READING TEXT —

_ _ _ _ _

We did guide that utilization will stay low for a period of time as we absorb these. You have already answered part of that question, because be it a significant portion of our business that comes from transformation programs, the ability to deploy, the ability to absorb them in those strategic change programs. I think that's a long-winded cycle.
Many of our peers have been on this journey longer, we were not able to go on this journey much longer because for over FY20, '21 and '22 we were obviously bringing our people in our DXC book of business into Direct, as they were ramping down. And we couldn't really afford to run a fairly, more than the amount of bench that we ran in that period. So, I think this is, I would say kind of a transition phase for us to transition into a much more pyramid-driven supply organization, something that is very important for a long-term scalability and growth.
And I think we have to build the business with what works for us and what's the best supply chain strategy we can run. And in that context, I think we will report the utilization numbers that will be higher. And we will create a virtuous cycle out of the upward rotation and migration. You know, we aren’t fully there yet because we just started the process two or three quarters ago.

_ _ _ _ _

EXTRACTED RECORDS —

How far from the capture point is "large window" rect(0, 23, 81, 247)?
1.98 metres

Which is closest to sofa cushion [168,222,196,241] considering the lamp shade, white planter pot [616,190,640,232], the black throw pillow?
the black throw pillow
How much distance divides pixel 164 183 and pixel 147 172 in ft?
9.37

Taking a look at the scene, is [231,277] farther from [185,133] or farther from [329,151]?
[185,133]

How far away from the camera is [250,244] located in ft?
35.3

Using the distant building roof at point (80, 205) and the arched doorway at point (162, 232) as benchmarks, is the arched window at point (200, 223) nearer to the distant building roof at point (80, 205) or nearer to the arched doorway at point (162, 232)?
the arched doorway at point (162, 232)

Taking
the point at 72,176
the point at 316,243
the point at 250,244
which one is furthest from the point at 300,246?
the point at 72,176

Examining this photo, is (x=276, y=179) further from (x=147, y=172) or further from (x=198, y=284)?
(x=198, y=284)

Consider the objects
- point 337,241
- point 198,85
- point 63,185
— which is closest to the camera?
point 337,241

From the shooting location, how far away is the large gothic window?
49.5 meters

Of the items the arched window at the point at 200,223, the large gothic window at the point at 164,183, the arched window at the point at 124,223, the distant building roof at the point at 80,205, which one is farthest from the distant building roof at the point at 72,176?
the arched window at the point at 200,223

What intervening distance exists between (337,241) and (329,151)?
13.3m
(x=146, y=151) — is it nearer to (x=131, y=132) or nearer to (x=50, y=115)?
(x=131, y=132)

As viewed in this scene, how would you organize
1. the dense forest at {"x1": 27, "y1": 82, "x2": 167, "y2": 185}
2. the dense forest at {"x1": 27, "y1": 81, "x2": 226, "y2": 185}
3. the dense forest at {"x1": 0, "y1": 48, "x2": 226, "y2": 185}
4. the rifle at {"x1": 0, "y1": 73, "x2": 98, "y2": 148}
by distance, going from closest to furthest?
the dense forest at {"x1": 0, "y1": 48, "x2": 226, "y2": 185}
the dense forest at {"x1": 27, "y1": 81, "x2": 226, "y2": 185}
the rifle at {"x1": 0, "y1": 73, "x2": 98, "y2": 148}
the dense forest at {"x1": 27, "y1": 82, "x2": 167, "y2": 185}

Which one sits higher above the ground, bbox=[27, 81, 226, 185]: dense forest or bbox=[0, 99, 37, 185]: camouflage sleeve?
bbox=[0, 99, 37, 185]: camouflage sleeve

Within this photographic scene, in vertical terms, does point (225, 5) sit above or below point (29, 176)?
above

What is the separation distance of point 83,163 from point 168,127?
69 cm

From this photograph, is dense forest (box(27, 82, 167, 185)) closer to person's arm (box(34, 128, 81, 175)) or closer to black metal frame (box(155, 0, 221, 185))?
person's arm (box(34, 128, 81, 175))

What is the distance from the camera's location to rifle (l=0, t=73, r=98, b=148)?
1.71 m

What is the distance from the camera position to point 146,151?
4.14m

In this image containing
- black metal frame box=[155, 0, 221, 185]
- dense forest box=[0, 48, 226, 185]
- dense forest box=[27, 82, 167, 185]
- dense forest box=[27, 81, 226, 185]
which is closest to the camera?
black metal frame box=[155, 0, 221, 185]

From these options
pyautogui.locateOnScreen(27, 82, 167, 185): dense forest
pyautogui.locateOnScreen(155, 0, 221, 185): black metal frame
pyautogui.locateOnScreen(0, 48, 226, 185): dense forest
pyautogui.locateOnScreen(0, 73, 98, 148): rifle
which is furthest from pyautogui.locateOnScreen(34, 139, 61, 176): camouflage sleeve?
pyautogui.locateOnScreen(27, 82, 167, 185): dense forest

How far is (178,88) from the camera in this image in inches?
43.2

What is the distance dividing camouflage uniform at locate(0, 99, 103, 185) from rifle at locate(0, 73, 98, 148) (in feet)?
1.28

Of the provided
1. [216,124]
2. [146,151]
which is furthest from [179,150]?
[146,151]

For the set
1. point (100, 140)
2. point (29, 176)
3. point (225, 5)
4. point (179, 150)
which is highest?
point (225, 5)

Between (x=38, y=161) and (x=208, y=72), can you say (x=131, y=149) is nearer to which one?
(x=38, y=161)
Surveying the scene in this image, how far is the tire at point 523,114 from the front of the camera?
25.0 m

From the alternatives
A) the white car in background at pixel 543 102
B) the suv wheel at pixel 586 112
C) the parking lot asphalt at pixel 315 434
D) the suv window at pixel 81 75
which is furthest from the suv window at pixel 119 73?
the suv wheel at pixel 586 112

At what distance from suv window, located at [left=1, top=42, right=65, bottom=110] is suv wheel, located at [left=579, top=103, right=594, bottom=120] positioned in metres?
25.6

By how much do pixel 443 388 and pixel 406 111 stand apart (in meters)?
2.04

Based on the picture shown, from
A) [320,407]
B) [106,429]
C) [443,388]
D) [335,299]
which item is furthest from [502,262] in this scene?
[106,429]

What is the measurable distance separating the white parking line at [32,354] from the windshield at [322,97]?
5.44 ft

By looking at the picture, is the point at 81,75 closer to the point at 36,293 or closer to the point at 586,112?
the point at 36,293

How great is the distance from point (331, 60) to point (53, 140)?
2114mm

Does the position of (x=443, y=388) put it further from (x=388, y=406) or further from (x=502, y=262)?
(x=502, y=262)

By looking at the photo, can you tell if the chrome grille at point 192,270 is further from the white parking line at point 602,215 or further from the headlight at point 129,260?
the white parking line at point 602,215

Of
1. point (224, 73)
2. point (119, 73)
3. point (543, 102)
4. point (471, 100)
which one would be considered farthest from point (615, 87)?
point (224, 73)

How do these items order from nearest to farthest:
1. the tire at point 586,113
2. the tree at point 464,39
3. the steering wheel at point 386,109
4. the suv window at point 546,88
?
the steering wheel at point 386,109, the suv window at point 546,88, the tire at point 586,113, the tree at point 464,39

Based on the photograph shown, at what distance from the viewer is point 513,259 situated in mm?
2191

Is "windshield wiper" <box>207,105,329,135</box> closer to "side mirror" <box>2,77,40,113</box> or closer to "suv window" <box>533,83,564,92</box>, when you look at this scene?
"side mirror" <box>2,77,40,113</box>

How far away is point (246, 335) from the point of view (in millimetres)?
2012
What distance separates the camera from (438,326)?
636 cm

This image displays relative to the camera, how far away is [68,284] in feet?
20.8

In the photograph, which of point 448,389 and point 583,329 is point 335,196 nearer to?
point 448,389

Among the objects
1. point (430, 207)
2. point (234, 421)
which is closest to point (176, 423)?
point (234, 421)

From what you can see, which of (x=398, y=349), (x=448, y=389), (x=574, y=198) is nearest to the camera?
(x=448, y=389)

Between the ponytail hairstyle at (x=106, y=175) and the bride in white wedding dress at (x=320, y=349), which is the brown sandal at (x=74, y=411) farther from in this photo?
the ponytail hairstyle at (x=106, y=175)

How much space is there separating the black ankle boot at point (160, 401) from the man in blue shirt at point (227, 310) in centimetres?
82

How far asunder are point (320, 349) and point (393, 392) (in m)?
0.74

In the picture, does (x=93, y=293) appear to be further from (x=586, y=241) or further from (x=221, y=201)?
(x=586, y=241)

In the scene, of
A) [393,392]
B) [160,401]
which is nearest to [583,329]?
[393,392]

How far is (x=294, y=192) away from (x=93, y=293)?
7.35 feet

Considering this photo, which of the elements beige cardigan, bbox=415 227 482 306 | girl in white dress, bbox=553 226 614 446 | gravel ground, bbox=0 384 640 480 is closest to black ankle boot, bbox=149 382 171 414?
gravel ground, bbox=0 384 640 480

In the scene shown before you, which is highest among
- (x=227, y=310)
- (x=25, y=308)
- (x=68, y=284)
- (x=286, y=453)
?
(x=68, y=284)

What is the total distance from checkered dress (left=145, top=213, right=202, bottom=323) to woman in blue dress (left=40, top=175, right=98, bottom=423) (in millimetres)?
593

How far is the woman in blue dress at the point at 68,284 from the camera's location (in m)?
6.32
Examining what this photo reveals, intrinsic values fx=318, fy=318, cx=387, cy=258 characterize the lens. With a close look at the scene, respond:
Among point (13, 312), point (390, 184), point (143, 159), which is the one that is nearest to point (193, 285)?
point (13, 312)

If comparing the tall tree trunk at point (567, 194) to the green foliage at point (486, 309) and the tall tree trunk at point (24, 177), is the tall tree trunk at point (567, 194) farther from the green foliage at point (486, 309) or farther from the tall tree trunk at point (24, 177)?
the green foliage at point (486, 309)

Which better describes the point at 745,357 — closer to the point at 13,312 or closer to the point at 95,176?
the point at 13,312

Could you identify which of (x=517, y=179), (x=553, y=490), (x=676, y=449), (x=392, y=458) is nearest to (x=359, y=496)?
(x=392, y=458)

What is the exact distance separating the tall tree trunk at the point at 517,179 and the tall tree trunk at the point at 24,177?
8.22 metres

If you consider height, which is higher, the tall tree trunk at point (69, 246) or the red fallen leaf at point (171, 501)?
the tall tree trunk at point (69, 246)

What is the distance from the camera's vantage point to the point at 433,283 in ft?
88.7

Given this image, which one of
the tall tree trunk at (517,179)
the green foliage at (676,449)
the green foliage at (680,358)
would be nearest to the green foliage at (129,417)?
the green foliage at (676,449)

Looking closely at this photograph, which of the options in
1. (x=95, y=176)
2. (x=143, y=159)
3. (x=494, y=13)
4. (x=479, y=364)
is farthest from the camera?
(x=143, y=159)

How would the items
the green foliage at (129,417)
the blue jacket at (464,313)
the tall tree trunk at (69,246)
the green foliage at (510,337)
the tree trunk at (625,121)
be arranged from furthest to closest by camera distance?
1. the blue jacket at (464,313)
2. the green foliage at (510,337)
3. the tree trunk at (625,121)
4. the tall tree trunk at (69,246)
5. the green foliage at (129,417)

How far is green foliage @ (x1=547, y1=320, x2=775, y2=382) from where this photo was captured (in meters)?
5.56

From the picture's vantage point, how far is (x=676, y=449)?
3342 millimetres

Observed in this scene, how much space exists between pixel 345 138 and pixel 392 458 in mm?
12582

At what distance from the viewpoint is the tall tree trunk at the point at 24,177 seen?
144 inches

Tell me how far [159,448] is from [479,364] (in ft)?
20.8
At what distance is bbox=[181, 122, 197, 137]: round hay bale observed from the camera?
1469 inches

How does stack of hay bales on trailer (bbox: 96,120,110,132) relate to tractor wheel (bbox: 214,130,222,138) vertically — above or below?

_ _ _ _ _

DIRECTIONS —
(1) Duplicate the passage on utilization, starting with "And I think" and going on through "three quarters ago.".
(2) Answer from the passage on utilization:
(a) Which fiscal years are given as the period when people in the DXC book of business were brought into Direct?
(b) What kind of supply organization is the company transitioning into?
(c) How long ago did the process start?
The material has no connection to the passage on utilization.

RESPONSES BY TASK —
(1)
And I think we have to build the business with what works for us and what's the best supply chain strategy we can run. And in that context, I think we will report the utilization numbers that will be higher. And we will create a virtuous cycle out of the upward rotation and migration. You know, we aren’t fully there yet because we just started the process two or three quarters ago.

(2)
(a) FY20, '21 and '22
(b) A much more pyramid-driven supply organization
(c) Two or three quarters ago